After all, on March 14, 2008, then Sen. Obama voted in favor of the 2009 budget which authorized $3.1 trillion in federal outlays along with a projected $400 billion deficit. The 51-44 vote that morning was strongly along party lines with only two Republicans saying "Yes."
When the final conference report was presented to the House on June 5, not one Republican voted for it.
This means the 2009 budget was almost exclusively approved by Democrats, with "Yeas" coming from current President then Sen. Obama, his current Vice President then Sen. Joe Biden, his current Chief of Staff then Rep. Rahm Emanuel, and his current Secretary of State then Sen. Hillary Clinton.
How is this something "inherited by this Administration" when Democrats basically ramrodded the original budget through Congress with virtually no Republican approval -- save Bush's signature, of course -- and the highest members of the Obama White House -- including the president himself -- supported it when they were either in the Senate or the House?

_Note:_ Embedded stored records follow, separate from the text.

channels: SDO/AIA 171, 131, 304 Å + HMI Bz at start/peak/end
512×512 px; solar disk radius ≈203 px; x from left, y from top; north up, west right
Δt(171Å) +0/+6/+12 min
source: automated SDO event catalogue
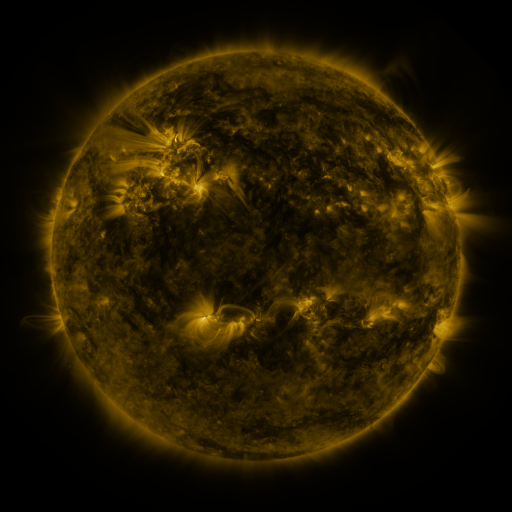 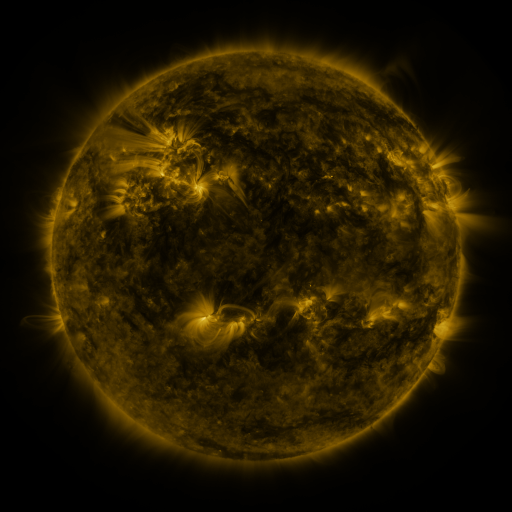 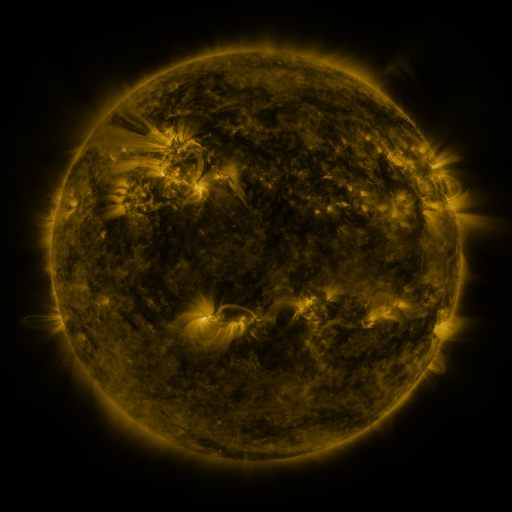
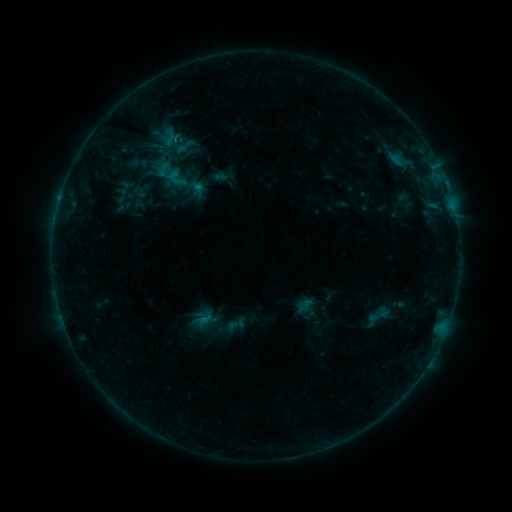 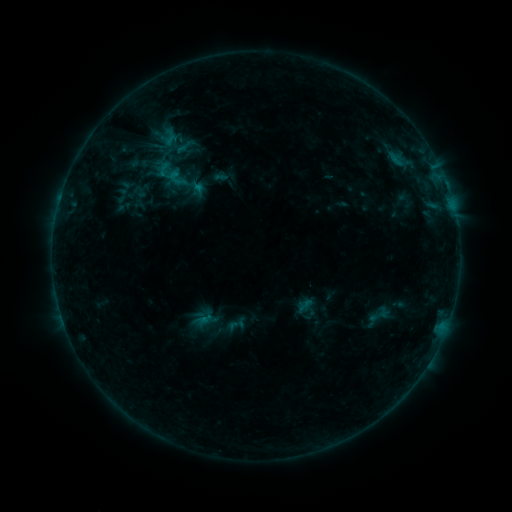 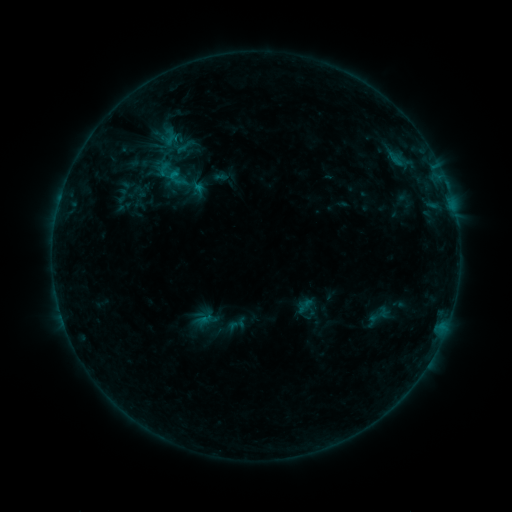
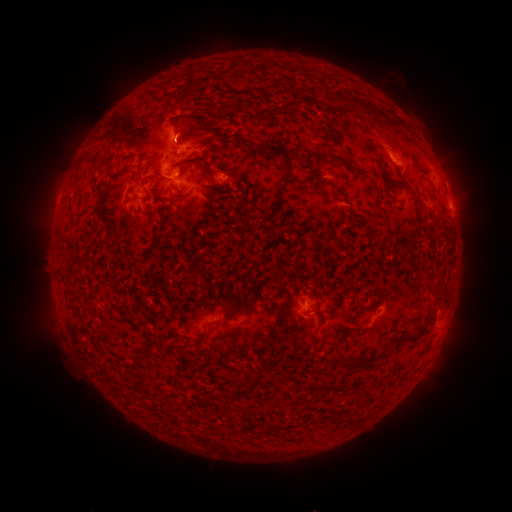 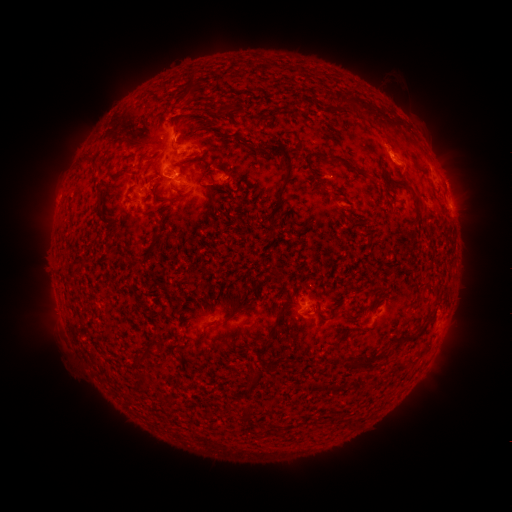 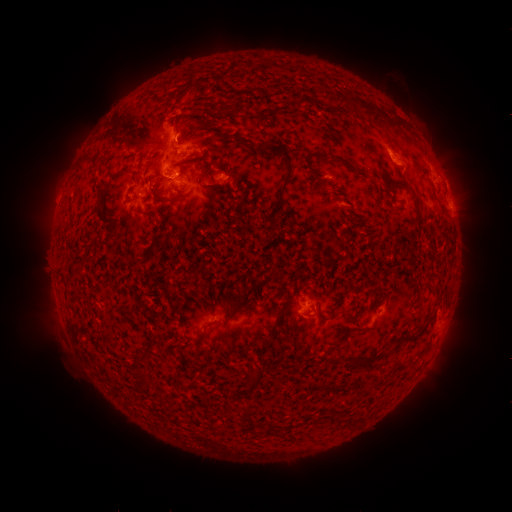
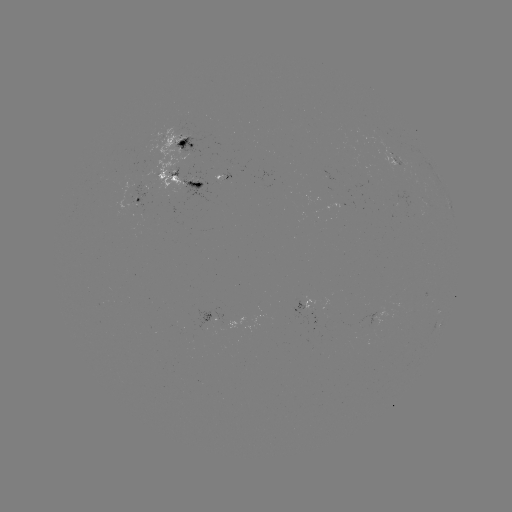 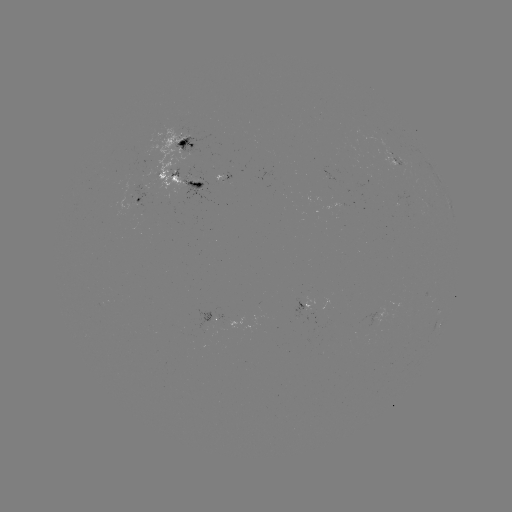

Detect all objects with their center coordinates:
eruption: (393, 146)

Sadly, Obama-loving media care not to address this inconvenient truth.
But that's just the beginning, for on October 1, 2008, Obama, Biden, and Clinton voted in favor of the $700 billion Troubled Assets Relief Program designed to prevent teetering financial institutions from completely destroying the economy. Through March 31, $293.4 billion of these funds were already allocated.
Couldn't Obama only disavow responsibility for this if he had voted no along with the other 25 Senators disapproving the measure?
And what about the $787 billion stimulus bill that passed in February with just three Republican votes? Wouldn't Obama only be blameless if he vetoed it and was later overridden?
Of course, he didn't, and, instead signed it into law on February 17. Nor did he veto the $410 billion of additional spending Congress sent to his desk three weeks later.
Add it all up, and Obama has approved every penny that will be spent in fiscal 2009 either via his votes in the Senate or his signature as President.
As such, if the Administration wants to blame lower tax receipts on a recession it inherited, and media want to echo that, fine.
But as the fiscal 2009 budget deficit will LARGELY be a function of out of control spending Obama and Company have either voted for or approved, it is unconscionable the press allow it to be completely blamed on either the economy or Bush.